Abstract
Introduction: Platelet activation leads to the release of several molecules with immunoregulatory functions. While these factors play a limited role in thrombosis, they have a significant impact on modulating host immune responses. Monocytes recognize microbial components and respond by producing different pro- and anti- inflammatory cytokines and chemokines. Importantly, their interaction with platelets can induced an anti-inflammatory phenotype. Studies have shown that activated platelets bind to monocytes predominantly via P-selectin and subsequently trigger downstream signalling pathways that alter monocyte phenotype. In the present study we aimed to assess platelets-monocytes interaction, as well as activity of platelets and monocytes, in patients with different bacterial infection and in healthy controls.

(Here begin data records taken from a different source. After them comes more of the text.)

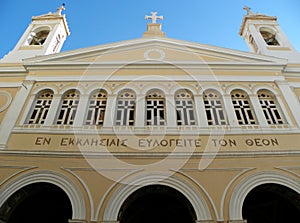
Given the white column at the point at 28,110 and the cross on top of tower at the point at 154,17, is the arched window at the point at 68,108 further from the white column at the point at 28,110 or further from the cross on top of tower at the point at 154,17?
the cross on top of tower at the point at 154,17

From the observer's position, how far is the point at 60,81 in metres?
10.5

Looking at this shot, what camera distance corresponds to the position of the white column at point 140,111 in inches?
356

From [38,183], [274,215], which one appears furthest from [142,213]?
[274,215]

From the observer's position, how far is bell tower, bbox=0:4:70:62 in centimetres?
1290

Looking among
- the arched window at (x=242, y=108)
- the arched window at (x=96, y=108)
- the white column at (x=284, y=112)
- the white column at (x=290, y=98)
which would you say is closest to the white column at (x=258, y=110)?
the arched window at (x=242, y=108)

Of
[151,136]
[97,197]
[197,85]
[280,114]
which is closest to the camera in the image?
[97,197]

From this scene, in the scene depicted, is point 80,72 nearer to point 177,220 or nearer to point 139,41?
point 139,41

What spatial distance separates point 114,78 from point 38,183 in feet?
15.6

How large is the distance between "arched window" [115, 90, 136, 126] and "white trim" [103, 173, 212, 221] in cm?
225

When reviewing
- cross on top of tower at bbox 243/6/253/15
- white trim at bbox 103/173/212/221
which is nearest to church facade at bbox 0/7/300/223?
white trim at bbox 103/173/212/221

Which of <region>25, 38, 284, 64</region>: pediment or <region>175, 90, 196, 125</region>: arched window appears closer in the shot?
<region>175, 90, 196, 125</region>: arched window

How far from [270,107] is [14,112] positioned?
367 inches

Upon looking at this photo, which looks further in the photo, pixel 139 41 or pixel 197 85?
pixel 139 41

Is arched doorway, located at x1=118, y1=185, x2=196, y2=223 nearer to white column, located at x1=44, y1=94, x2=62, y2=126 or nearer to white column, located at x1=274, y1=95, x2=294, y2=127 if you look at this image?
white column, located at x1=44, y1=94, x2=62, y2=126
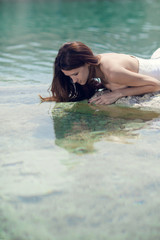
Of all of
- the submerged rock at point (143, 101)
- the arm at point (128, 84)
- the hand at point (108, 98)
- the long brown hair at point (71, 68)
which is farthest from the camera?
the hand at point (108, 98)

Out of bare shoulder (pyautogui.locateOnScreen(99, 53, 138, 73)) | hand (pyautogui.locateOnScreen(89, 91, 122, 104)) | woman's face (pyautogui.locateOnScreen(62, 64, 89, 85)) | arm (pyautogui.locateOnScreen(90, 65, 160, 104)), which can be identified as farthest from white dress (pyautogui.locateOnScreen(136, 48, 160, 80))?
woman's face (pyautogui.locateOnScreen(62, 64, 89, 85))

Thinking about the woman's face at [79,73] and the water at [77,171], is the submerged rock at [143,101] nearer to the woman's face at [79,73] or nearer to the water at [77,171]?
the water at [77,171]

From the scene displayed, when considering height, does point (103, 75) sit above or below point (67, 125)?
above

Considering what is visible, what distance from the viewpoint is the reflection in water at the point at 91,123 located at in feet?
9.13

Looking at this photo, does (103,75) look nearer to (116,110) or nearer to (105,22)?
(116,110)

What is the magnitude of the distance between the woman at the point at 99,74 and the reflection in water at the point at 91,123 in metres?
0.19

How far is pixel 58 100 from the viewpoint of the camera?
4.16m

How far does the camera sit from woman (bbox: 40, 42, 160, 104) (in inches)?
135

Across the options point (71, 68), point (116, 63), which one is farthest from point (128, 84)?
point (71, 68)

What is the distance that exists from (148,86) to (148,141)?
4.38 ft

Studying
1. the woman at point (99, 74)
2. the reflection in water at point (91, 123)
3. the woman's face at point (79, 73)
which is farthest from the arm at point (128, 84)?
the woman's face at point (79, 73)

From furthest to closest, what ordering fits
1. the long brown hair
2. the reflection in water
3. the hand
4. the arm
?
1. the hand
2. the arm
3. the long brown hair
4. the reflection in water

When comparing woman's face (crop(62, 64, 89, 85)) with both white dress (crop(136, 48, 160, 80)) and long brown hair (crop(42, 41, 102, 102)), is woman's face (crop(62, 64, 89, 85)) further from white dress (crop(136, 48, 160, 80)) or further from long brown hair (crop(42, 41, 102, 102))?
white dress (crop(136, 48, 160, 80))

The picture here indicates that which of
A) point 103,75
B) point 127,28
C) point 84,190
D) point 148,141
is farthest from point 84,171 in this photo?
point 127,28
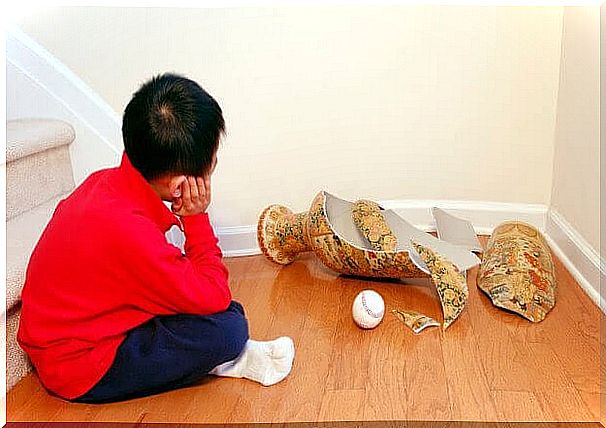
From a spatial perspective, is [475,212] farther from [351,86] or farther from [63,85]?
[63,85]

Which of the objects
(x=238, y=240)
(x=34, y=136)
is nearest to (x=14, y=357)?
(x=34, y=136)

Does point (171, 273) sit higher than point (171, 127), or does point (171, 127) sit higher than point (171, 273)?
point (171, 127)

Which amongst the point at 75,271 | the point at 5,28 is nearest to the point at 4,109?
the point at 5,28

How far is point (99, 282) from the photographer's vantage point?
1.54 meters

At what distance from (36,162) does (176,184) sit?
752mm

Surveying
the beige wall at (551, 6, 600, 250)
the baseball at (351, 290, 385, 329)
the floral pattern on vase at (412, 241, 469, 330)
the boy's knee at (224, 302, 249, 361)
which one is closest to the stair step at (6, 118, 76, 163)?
the boy's knee at (224, 302, 249, 361)

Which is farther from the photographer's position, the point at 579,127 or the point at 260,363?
the point at 579,127

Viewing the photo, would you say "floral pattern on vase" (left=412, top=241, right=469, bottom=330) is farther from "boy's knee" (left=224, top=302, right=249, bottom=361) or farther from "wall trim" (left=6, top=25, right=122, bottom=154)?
"wall trim" (left=6, top=25, right=122, bottom=154)

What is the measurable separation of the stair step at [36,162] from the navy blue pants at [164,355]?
0.67 m

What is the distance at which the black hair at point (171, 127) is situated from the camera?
4.94 feet

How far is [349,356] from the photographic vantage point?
1.78m

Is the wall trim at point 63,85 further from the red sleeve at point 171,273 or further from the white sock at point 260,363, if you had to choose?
the white sock at point 260,363

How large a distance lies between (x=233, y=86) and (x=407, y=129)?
55 centimetres

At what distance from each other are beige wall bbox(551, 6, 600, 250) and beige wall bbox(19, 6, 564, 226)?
6 centimetres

Methods: Ten patients with various bacterial infections and ten healthy control subjects were enrolled. CytoFLEX SRT cytometry was performed on whole blood using the following antibodies CD41-PC7 and CD62P-selectin-PE (CD62P) to identify platelets; CD14-APC to identify monocytes; and the tetra-panel (CD45-FITC/CD4-RD1/CD8-ECD/CD3-PC5) to identify lymphocytes. Monocyte were identified on side scatter properties and positive CD14. Platelet–monocyte aggregates (MPAs) were assessed by double CD62P and CD14 positivity. Platelet activation were evaluated by expression of P-selectin and CD41. Immunofluorescence microscopy was performed on whole blood smear using CD41-FITC, CD62P-Alexa Fluor 647, and CD14-Alexa Fluor 594 antibodies.
Results: Whole blood CytoFLEX SRT proved to be an effective method for distinguishing MPAs of varying sizes from free circulating platelets. The level of MPAs showed a significant positive correlation with surface expression of P-selectin and was significantly lower in patients compared to healthy controls (p < 0.001). Activated platelets were higher in patients than in controls (p < 0.001).
Conclusions: Preliminary results obtained suggest that increased levels of MPAs could have a potential pro-inflammatory role and could be a valuable biomarker to assess inflammatory status, although the patient cohort is limited. Promoting the formation of MPAs, it may be possible to induce a shift in monocytes toward an anti-inflammatory phenotype, contributing to the long-term resolution of inflammation. Moreover, given the high number of activated platelets in patients, potential pro-thrombotic risks should be further investigated. Finally, further studies of monocyte characterization could help more to identify the monocyte platelets interactions and their function. Understanding the regulatory mechanisms of the platelet–monocyte network could provide the basis for the development of new drugs and patient-specific therapeutic approaches.